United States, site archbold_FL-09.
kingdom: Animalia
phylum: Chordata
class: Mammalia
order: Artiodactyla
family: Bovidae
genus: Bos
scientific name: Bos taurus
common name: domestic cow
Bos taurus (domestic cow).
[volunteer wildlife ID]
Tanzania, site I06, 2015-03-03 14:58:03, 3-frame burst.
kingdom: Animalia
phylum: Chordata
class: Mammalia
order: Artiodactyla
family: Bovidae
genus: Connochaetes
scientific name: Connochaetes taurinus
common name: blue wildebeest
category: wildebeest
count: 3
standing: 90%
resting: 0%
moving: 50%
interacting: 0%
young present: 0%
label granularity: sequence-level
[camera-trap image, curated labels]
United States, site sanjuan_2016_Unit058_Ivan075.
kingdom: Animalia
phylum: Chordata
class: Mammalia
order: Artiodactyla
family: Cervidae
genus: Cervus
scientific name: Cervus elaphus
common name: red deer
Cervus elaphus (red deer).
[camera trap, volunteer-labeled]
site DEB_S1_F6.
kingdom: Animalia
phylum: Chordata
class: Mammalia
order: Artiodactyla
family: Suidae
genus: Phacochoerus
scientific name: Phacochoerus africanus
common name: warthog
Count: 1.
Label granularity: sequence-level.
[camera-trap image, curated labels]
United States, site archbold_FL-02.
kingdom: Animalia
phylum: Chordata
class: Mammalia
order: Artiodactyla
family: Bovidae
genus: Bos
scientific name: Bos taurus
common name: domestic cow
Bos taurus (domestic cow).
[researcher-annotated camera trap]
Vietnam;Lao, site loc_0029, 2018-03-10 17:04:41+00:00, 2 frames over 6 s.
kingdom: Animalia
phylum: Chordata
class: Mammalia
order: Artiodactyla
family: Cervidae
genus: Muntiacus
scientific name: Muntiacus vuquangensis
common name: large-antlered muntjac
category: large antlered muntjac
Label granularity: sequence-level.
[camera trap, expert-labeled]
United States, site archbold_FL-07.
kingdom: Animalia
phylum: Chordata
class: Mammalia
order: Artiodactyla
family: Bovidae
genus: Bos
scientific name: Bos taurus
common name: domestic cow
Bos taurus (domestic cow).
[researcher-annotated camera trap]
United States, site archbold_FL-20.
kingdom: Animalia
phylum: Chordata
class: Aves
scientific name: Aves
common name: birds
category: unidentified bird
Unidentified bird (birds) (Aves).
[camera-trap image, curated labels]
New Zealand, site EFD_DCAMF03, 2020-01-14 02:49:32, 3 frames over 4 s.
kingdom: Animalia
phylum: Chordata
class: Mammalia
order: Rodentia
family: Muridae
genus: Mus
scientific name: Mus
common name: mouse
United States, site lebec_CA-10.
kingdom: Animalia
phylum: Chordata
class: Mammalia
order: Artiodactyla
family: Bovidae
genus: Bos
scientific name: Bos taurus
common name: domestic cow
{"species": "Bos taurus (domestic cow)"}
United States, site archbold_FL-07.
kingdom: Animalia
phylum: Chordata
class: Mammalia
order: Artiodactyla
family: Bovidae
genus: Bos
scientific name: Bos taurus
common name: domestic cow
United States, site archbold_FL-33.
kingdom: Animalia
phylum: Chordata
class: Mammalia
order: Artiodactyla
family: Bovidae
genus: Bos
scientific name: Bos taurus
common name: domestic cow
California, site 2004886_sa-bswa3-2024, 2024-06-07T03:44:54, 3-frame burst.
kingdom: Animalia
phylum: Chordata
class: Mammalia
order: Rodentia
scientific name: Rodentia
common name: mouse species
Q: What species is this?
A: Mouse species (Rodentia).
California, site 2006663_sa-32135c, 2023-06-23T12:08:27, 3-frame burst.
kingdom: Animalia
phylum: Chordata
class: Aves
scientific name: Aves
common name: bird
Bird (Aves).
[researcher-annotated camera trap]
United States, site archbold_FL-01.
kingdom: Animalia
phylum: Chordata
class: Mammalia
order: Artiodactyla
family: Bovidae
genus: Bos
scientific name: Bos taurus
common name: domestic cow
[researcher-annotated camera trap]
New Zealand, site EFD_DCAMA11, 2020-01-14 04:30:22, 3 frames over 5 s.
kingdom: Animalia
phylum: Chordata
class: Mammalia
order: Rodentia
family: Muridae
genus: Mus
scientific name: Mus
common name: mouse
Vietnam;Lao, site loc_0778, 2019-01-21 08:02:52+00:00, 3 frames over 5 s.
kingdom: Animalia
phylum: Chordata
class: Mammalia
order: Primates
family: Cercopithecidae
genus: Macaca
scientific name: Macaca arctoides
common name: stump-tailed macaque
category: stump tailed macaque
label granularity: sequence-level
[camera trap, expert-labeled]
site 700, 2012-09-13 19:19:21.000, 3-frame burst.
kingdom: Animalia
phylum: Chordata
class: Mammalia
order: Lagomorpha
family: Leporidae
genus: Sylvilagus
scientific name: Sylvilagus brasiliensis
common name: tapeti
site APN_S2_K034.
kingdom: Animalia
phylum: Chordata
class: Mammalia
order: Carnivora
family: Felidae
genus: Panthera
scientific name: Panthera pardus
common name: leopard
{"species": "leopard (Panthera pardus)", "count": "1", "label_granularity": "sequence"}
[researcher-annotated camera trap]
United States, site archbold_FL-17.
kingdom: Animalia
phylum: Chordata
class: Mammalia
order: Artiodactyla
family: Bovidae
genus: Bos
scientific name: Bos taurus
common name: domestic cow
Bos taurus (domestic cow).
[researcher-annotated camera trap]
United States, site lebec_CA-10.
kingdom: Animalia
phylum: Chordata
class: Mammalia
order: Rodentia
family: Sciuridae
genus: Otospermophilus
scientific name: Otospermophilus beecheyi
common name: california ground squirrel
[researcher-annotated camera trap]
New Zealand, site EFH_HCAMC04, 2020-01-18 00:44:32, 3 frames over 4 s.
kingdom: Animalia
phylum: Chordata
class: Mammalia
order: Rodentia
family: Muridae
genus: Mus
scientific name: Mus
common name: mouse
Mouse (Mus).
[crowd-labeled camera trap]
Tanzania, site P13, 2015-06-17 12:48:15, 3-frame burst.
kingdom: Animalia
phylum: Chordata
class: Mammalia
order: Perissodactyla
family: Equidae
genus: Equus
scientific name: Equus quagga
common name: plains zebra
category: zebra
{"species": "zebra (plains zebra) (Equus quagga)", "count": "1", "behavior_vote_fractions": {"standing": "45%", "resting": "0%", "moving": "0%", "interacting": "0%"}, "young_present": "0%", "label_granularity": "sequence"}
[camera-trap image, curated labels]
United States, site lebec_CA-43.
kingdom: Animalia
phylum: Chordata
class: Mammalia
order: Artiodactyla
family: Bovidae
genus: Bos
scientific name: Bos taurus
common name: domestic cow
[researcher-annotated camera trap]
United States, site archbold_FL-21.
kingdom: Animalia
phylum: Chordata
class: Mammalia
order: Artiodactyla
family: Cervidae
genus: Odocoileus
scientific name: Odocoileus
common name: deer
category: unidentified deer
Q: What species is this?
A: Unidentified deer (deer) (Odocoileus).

Problem requirements –
Across the listing above, find all lines where the word "zebra" is present and copy them.

Expected answer –
common name: plains zebra
category: zebra
{"species": "zebra (plains zebra) (Equus quagga)", "count": "1", "behavior_vote_fractions": {"standing": "45%", "resting": "0%", "moving": "0%", "interacting": "0%"}, "young_present": "0%", "label_granularity": "sequence"}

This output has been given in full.